Alas more from Austria! We are determined to get Milwaukee hooked!
MORIC Neckenmarkter Blaufrankisch 2005, Mittelburgenland Austria
FROM DAVID SCHILDKNECHT FOR ROBERT PARKER’S WINE ADVOCATE: The 2005 Blaufrankisch Neckenmarkter delivers aromas of blackberry, smoked meat, and walnut, making for a pleasantly bitter, rather Cabernet Franc-like cast. Juicy, faintly bitter and salty, with subtle tart black fruit and walnut oil on the palate, this clings with a tart, bitter-sweet cast and striking salinity. There will be plenty of rewards for anyone who takes this wine through its paces at the dinner table. And it may gain over a couple of years in bottle, but will, I suspect, be best drunk within 3-4 years.
From me: This wine was stunning - on the nose it had the typical tomato, fresh snapped green bean that I have been taught is typical of the varietal. Pepper, blackberry and allspice also. On the palate it had lively but graceful acidity bright red and black fruits and non intrusive tannins. Also very smokey and, although I am not sure what the soils of Neckenmarkt or Lutzmannsburg bring, it has a real sense of place. As we tasted we talked about the bounty of foods this would be great with from oily fishes to red meats, Blaufrankish is so versatile. As a friend said, “I could drink the bottle without becoming uninterested in this wine!” We compared this to heavier reds that can be difficult to finish because of the tannic structure. Brighter fruit is desirable as it is a compliment to foods, and this wine delivers. Retailing close to $30.00.

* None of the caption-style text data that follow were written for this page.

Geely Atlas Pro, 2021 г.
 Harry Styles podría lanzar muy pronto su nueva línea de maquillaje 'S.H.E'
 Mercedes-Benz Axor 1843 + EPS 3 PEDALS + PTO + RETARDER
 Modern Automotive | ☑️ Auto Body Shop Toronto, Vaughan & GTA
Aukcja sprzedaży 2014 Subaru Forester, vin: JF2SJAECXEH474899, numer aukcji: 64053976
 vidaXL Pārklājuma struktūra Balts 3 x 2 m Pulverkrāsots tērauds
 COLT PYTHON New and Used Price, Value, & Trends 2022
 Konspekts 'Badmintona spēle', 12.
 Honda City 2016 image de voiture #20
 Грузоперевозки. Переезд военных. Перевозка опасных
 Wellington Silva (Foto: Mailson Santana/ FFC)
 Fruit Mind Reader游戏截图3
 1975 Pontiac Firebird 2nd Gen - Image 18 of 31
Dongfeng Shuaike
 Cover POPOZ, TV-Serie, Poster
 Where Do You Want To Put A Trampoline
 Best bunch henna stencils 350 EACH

“I believe the world of wine is so fed up with uniform wines, produced with the goal of achieving a maximum of points in a tasting and not with the motivation of creating from the raw materials that are at disposal, namely soil, climate and varietal, a product that is singular, because of the fact that it can only grow in this one place. Fast money creates fast wines and there it is the fast wine to go with our fast food. No friend of wine really wants this and even the so called wine industry won’t want it anymore once they realize how they have shot themselves in the foot.” Roland Velich, wine maker…………WOW! I love this guy!
Donabaum Spitzer Point Gruner Veltliner Smaragd 2006, Wachau Austria
Wine Spectator 94 - “Vibrant, smoky and rich, with concentrated flavors of peach, quince, apricot and lychee. Powerful.”
Sorry about the WS review, but I have to agree. On the nose there was definite white pepper typical of the varietal with an Alcasian waxy lychee presence. A friend was saying arugula while I was thinking sweet peas. Also slatley, but very pretty. On the palate there was peach, apricot skin with a waxy / lanolin lovely nuance. Retail around $30.00 It is very feminine, but we were also tasting -
2002 F.X. Pichler Grüner Veltliner Smaragd Dürnsteiner Kellerberg
This was in no way ready, chunky and out of balance. The pepper aspect roared while the waxy / lanolin thing was more reminiscent of swiss cheese at the end of the block, a fellow taster noted. It made the Donabaum seem more graceful and restrained and easier to enjoy.
At 26 years old, Johann Donabaum has taken over the reins as the cellarmaster of the relatively small 9 acre family winery in Spitz, whose total production each year is 2,100 cases (85% white, 10% red, 5% sweet)
He might seem terribly young to us here in America, but what you need to understand is that Johann has been in training for this his entire life. Training which included a stint working and learning from F X Pichler, perhaps the most famous vintner from the mighty Wachau region.